April 1, 2010 – March 31, 2013   -0- 
April 1, 2013 – March 31, 2016  $100,000.00 
April 1, 2016 – March 31, 2019  $150,000.00 
April 1, 2019 – March 31, 2025  $200,000.00 

 

(C)         Throughout any 2nd Extension Term, the POE Charges shall be $250,000.00 per annum.

 

(D)         The POE Charges for each annual period (April 1 – March 31) during the Extended Lease Term and any 2nd Extension Term during which POE Charges are payable shall be payable in twelve equal monthly installments, on the first day of each month during the Extended Lease Term.

Written exercise 1: List every dollar amount stated in the lease excerpt.
The rows have no connection to the lease excerpt.

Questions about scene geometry
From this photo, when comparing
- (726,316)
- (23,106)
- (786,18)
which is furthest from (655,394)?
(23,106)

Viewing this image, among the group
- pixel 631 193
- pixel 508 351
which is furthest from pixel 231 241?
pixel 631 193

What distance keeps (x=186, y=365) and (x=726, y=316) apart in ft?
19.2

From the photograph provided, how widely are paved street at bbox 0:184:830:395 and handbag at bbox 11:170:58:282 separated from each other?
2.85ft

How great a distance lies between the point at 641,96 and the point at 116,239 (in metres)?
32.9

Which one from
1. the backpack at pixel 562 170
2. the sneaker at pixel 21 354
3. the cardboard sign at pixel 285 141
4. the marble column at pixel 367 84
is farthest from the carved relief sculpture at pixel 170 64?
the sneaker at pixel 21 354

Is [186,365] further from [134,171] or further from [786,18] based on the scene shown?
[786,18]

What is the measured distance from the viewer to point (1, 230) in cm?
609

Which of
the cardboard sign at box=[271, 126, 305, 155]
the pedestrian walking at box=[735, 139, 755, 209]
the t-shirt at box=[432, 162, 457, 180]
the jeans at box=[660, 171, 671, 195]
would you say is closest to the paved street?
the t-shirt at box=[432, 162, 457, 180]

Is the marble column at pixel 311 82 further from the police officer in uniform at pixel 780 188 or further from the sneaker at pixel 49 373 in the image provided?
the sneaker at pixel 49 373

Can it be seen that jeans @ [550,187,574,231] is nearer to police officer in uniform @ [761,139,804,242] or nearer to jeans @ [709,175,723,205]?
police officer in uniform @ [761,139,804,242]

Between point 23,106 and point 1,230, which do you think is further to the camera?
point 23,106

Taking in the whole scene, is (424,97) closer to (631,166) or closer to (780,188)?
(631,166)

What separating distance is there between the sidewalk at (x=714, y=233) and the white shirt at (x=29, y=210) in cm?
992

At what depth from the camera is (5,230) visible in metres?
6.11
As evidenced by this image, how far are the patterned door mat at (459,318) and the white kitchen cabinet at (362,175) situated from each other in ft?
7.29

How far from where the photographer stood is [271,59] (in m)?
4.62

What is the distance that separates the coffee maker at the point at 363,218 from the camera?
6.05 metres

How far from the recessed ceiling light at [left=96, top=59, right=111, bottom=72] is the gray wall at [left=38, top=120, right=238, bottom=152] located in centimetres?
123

Written exercise 2: Lay out the rows from the line containing "Which one from" through the end of the rows as a JSON list of strings, one string per line, with blank lines left out.

Complete output 1: $100,000.00, $150,000.00, $200,000.00, $250,000.00

Complete output 2:
[
  "Which one from",
  "1. the backpack at pixel 562 170",
  "2. the sneaker at pixel 21 354",
  "3. the cardboard sign at pixel 285 141",
  "4. the marble column at pixel 367 84",
  "is farthest from the carved relief sculpture at pixel 170 64?",
  "the sneaker at pixel 21 354",
  "Is [186,365] further from [134,171] or further from [786,18] based on the scene shown?",
  "[786,18]",
  "What is the measured distance from the viewer to point (1, 230) in cm?",
  "609",
  "Which of",
  "the cardboard sign at box=[271, 126, 305, 155]",
  "the pedestrian walking at box=[735, 139, 755, 209]",
  "the t-shirt at box=[432, 162, 457, 180]",
  "the jeans at box=[660, 171, 671, 195]",
  "would you say is closest to the paved street?",
  "the t-shirt at box=[432, 162, 457, 180]",
  "Is the marble column at pixel 311 82 further from the police officer in uniform at pixel 780 188 or further from the sneaker at pixel 49 373 in the image provided?",
  "the sneaker at pixel 49 373",
  "Can it be seen that jeans @ [550,187,574,231] is nearer to police officer in uniform @ [761,139,804,242] or nearer to jeans @ [709,175,723,205]?",
  "police officer in uniform @ [761,139,804,242]",
  "Between point 23,106 and point 1,230, which do you think is further to the camera?",
  "point 23,106",
  "Taking in the whole scene, is (424,97) closer to (631,166) or closer to (780,188)?",
  "(631,166)",
  "What separating distance is there between the sidewalk at (x=714, y=233) and the white shirt at (x=29, y=210) in cm?",
  "992",
  "At what depth from the camera is (5,230) visible in metres?",
  "6.11",
  "As evidenced by this image, how far are the patterned door mat at (459,318) and the white kitchen cabinet at (362,175) situated from each other in ft?",
  "7.29",
  "How far from where the photographer stood is [271,59] (in m)?",
  "4.62",
  "What is the distance that separates the coffee maker at the point at 363,218 from the camera?",
  "6.05 metres",
  "How far from the recessed ceiling light at [left=96, top=59, right=111, bottom=72] is the gray wall at [left=38, top=120, right=238, bottom=152] located in centimetres?",
  "123"
]